Mekke döneminde inmiştir. 62 âyettir. Sûre, adını ilk âyetin başındaki “en-Necm” kelimesinden almıştır. Necm, yıldız demektir.

وَالنَّجْمِ إِذَا هَوَى ﴿١﴾

53/NECM SURESİ-1. AYET (Meâlleri Kıyasla): Ven necmi izâ hevâ.

Yıldıza andolsun batarken.

مَا ضَلَّ صَاحِبُكُمْ وَمَا غَوَى ﴿٢﴾

53/NECM SURESİ-2. AYET (Meâlleri Kıyasla): Mâ dalle sâhıbukum ve mâ gavâ.

Arkadaşınız sapıtmadı, azdırılmadı.

وَمَا يَنطِقُ عَنِ الْهَوَى ﴿٣﴾

53/NECM SURESİ-3. AYET (Meâlleri Kıyasla): Ve mâ yentıku anil hevâ.

Kendi hevasından konuşmuyor.

إِنْ هُوَ إِلَّا وَحْيٌ يُوحَى ﴿٤﴾

53/NECM SURESİ-4. AYET (Meâlleri Kıyasla): İn huve illâ vahyun yûhâ.

O ancak kendisine vahyedilen bir vahiydir.

عَلَّمَهُ شَدِيدُ الْقُوَى ﴿٥﴾

53/NECM SURESİ-5. AYET (Meâlleri Kıyasla): Allemehu şedîdul kuvâ.

Bunu ona çok güçlü biri öğretti.

ذُو مِرَّةٍ فَاسْتَوَى ﴿٦﴾

53/NECM SURESİ-6. AYET (Meâlleri Kıyasla): Zû mirratin, festevâ.

Üstün akıl sahibidir.
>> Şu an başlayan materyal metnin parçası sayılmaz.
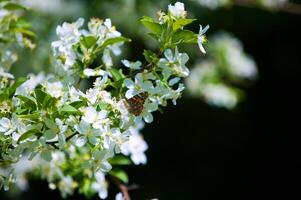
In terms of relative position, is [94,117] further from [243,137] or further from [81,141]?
[243,137]

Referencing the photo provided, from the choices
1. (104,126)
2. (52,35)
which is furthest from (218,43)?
(104,126)

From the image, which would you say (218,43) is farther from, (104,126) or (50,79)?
(104,126)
Hemen doğruluverdi.

وَهُوَ بِالْأُفُقِ الْأَعْلَى ﴿٧﴾

53/NECM SURESİ-7. AYET (Meâlleri Kıyasla): Ve huve bil ufukil a’lâ.

O, en yüksek ufukta idi.

ثُمَّ دَنَا فَتَدَلَّى ﴿٨﴾

53/NECM SURESİ-8. AYET (Meâlleri Kıyasla): Summe denâ fe tedellâ.

Sonra yaklaşıp indi

فَكَانَ قَابَ قَوْسَيْنِ أَوْ أَدْنَى ﴿٩﴾

53/NECM SURESİ-9. AYET (Meâlleri Kıyasla): Fe kâne kâbe kavseyni ev ednâ.
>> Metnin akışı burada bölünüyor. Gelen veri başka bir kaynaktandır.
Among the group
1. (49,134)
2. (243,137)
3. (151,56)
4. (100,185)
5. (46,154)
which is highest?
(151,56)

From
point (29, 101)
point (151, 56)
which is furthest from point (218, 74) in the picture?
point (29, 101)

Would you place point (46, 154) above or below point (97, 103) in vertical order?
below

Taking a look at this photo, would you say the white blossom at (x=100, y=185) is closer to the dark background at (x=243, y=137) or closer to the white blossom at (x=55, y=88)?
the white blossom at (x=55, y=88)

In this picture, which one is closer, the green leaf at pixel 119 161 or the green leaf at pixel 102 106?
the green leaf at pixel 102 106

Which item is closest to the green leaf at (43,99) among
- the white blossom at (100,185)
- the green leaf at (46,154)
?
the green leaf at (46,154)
Araları iki yay kadar veya daha yakın idi.

فَأَوْحَى إِلَى عَبْدِهِ مَا أَوْحَى ﴿١٠﴾

53/NECM SURESİ-10. AYET (Meâlleri Kıyasla): Fe evhâ ilâ abdihî mâ evhâ.

O anda (Allah’ın) kuluna vahyettiğini iletti.

مَا كَذَبَ الْفُؤَادُ مَا رَأَى ﴿١١﴾

53/NECM SURESİ-11. AYET (Meâlleri Kıyasla): Mâ kezebel fuâdu mâ raâ.

Gördüğünü gönül yalanlamadı.

أَفَتُمَارُونَهُ عَلَى مَا يَرَى ﴿١٢﴾

53/NECM SURESİ-12. AYET (Meâlleri Kıyasla): E fe tumârûnehu alâ mâ yerâ.

-Onunla gördüğü şey hususunda tartışıyor musunuz?

وَلَقَدْ رَآهُ نَزْلَةً أُخْرَى ﴿١٣﴾

53/NECM SURESİ-13. AYET (Meâlleri Kıyasla): Ve lekad raâhu nezleten uhrâ.

Hakikaten onu diğer bir inişte de gördü.

عِندَ سِدْرَةِ الْمُنْتَهَى ﴿١٤﴾

53/NECM SURESİ-14. AYET (Meâlleri Kıyasla): İnde sidratil muntehâ.

Sidre-i Münteha’nın yanında

عِندَهَا جَنَّةُ الْمَأْوَى ﴿١٥﴾

53/NECM SURESİ-15. AYET (Meâlleri Kıyasla): İndehâ cennetul me’vâ.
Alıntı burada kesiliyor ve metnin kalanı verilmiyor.